• What to do: Transcribe word for word the lines below from the line with "category: possum" through the line with "A: Bos taurus (domestic cow).", ends included.

• Records supplied:

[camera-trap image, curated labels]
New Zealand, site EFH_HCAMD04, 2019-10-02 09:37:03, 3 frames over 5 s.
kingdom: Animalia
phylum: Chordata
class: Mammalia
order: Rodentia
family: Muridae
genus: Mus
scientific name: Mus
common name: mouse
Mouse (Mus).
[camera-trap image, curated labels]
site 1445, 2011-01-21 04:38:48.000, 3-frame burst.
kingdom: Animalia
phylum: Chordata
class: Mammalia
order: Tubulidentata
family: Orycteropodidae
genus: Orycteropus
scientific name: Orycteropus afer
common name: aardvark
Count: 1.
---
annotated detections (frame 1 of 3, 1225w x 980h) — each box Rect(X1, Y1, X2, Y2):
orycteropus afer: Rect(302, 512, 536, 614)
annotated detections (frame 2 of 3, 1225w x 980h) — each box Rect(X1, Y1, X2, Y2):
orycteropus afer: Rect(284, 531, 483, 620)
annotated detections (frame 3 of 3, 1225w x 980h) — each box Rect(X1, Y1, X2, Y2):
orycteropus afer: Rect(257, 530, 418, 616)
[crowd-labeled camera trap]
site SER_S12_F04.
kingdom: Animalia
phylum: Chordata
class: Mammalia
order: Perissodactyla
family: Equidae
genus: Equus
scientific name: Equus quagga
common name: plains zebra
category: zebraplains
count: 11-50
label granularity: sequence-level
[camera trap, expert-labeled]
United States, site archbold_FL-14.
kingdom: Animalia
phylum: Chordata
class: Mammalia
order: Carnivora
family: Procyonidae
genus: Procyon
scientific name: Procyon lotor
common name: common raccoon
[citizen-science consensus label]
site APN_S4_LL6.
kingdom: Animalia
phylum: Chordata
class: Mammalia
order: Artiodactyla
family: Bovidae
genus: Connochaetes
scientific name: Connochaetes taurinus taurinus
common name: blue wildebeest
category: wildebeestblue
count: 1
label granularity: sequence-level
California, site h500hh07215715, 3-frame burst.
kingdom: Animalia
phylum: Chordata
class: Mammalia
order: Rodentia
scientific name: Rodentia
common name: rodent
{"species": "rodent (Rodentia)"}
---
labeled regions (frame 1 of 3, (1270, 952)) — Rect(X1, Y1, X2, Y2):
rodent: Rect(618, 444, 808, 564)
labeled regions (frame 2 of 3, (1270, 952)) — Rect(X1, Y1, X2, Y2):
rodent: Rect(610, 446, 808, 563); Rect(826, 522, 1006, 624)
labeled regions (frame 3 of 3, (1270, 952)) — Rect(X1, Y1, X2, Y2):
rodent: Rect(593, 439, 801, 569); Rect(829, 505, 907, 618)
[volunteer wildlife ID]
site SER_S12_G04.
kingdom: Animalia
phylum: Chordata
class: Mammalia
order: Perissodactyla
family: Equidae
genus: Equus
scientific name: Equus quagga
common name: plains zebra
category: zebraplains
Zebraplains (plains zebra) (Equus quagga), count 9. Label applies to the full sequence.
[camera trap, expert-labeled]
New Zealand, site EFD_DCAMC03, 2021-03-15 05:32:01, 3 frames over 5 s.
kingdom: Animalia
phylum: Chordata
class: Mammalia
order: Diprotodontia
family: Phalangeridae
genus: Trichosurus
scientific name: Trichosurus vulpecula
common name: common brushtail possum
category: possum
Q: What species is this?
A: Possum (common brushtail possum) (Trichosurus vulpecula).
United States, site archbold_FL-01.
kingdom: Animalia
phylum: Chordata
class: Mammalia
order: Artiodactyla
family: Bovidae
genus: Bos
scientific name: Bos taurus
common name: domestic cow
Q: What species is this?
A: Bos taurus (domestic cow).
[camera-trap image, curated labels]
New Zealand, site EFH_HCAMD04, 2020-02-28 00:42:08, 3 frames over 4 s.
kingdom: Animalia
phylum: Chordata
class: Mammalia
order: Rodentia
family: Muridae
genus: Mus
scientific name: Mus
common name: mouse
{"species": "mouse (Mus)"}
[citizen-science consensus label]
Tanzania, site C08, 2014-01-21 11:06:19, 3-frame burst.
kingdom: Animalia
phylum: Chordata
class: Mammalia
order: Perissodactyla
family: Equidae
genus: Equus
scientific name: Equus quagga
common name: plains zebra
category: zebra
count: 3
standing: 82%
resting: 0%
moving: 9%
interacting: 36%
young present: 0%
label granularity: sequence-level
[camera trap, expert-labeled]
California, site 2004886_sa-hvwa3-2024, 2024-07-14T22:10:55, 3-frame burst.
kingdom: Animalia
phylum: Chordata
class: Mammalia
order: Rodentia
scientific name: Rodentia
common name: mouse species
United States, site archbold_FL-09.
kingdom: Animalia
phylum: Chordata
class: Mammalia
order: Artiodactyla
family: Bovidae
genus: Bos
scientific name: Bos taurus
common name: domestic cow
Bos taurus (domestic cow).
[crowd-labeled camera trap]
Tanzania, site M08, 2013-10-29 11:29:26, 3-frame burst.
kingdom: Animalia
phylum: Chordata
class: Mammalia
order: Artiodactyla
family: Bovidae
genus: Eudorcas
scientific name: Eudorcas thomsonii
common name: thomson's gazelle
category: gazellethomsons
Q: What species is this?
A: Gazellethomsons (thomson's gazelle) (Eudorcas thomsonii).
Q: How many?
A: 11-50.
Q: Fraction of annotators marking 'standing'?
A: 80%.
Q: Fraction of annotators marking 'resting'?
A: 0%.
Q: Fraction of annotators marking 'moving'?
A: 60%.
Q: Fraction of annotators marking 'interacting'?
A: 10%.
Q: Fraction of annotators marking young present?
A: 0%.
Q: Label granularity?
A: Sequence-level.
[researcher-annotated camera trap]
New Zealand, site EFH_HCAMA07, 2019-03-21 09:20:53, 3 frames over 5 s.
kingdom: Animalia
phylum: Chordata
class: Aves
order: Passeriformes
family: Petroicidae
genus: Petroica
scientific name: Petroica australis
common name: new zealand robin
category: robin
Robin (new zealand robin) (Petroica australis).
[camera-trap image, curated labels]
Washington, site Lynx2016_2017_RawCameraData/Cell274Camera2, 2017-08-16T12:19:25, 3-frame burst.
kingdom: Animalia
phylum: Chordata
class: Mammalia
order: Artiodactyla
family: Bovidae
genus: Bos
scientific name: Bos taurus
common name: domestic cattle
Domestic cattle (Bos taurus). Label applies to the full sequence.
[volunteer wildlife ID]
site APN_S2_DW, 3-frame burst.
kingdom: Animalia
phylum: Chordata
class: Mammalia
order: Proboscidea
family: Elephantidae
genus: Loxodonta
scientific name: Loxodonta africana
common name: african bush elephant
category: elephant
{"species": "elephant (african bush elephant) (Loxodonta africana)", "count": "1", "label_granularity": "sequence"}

• Exercise output:
category: possum
Q: What species is this?
A: Possum (common brushtail possum) (Trichosurus vulpecula).
United States, site archbold_FL-01.
kingdom: Animalia
phylum: Chordata
class: Mammalia
order: Artiodactyla
family: Bovidae
genus: Bos
scientific name: Bos taurus
common name: domestic cow
Q: What species is this?
A: Bos taurus (domestic cow).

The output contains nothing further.